Diameter dependence of TO phonon frequencies and the Kohn anomaly in armchair single-wall carbon nanotubes

Abstract

We present resonant Raman scattering experiments on nanotube samples enriched in metallic armchair single-wall carbon nanotubes (SWCNTs). We establish the transverse optical $({\mathcal{A}}_{\mathrm{TO}})$ phonon frequency for the (5,5) through (10,10) armchair species, ranging in diameter from 0.68 to 1.36 nm. The frequencies show a strong diameter dependence similar to that previously observed in semiconducting nanotubes. We show that the ${\mathcal{A}}_{\mathrm{TO}}$ frequencies in armchair SWCNTs are dramatically upshifted from those of semiconducting SWCNTs.
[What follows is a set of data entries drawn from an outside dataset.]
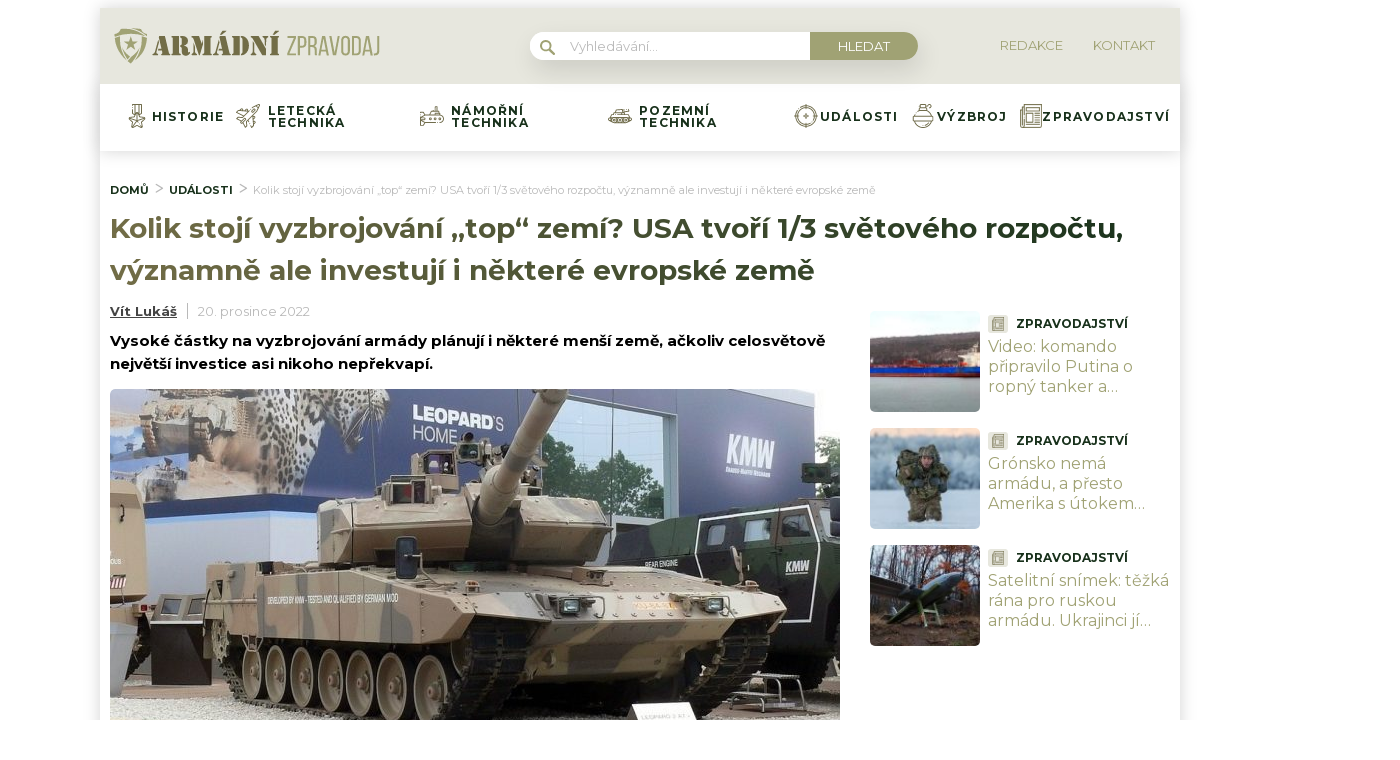

--- FILE ---
content_type: text/html; charset=utf-8
request_url: https://www.google.com/recaptcha/api2/aframe
body_size: 267
content:
<!DOCTYPE HTML><html><head><meta http-equiv="content-type" content="text/html; charset=UTF-8"></head><body><script nonce="bxzqcsWuCmPTPtCZxDI7fQ">/** Anti-fraud and anti-abuse applications only. See google.com/recaptcha */ try{var clients={'sodar':'https://pagead2.googlesyndication.com/pagead/sodar?'};window.addEventListener("message",function(a){try{if(a.source===window.parent){var b=JSON.parse(a.data);var c=clients[b['id']];if(c){var d=document.createElement('img');d.src=c+b['params']+'&rc='+(localStorage.getItem("rc::a")?sessionStorage.getItem("rc::b"):"");window.document.body.appendChild(d);sessionStorage.setItem("rc::e",parseInt(sessionStorage.getItem("rc::e")||0)+1);localStorage.setItem("rc::h",'1768594587271');}}}catch(b){}});window.parent.postMessage("_grecaptcha_ready", "*");}catch(b){}</script></body></html>

--- FILE ---
content_type: application/javascript; charset=utf-8
request_url: https://fundingchoicesmessages.google.com/f/AGSKWxXXNf4ZDHFn1uKfesc-bypWuGDvB37oHidpnvZCQRh-bLwDtYWtc0EKyrorqEaocSh5ZWbbFChCNZ3CPKPLPJBORUzt1da6Sz01hq41FbRJAW-WfHsYx_bC341bQzZwgcNBfXRzEmMT2kA0lhc_6crcAVNhFjxKOX_cMMEVsSUCg8kp8QEIU0vFbulL/_/ad_engine?_adplugin./adlesse./ad-tandem.?banner.id=
body_size: -1292
content:
window['477dca9c-f2b9-4c34-a5bc-bca7a1d4cb9f'] = true;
Furthermore, using electrochemical doping, we demonstrated that the ${\mathcal{A}}_{\mathrm{TO}}$ frequencies in armchair SWCNTs are independent of the position of the Fermi level. These results suggest that the upshift is a result of a Kohn anomaly involving a forward-scattering mechanism of electrons close to the Fermi level. This is in contrast to the well-known Kohn anomaly that dominates the downshift of the ${\mathcal{A}}_{\mathrm{LO}}$ and ${\mathcal{E}}_{2g}$ phonons in nonarmchair metallic SWCNTs and graphene, respectively.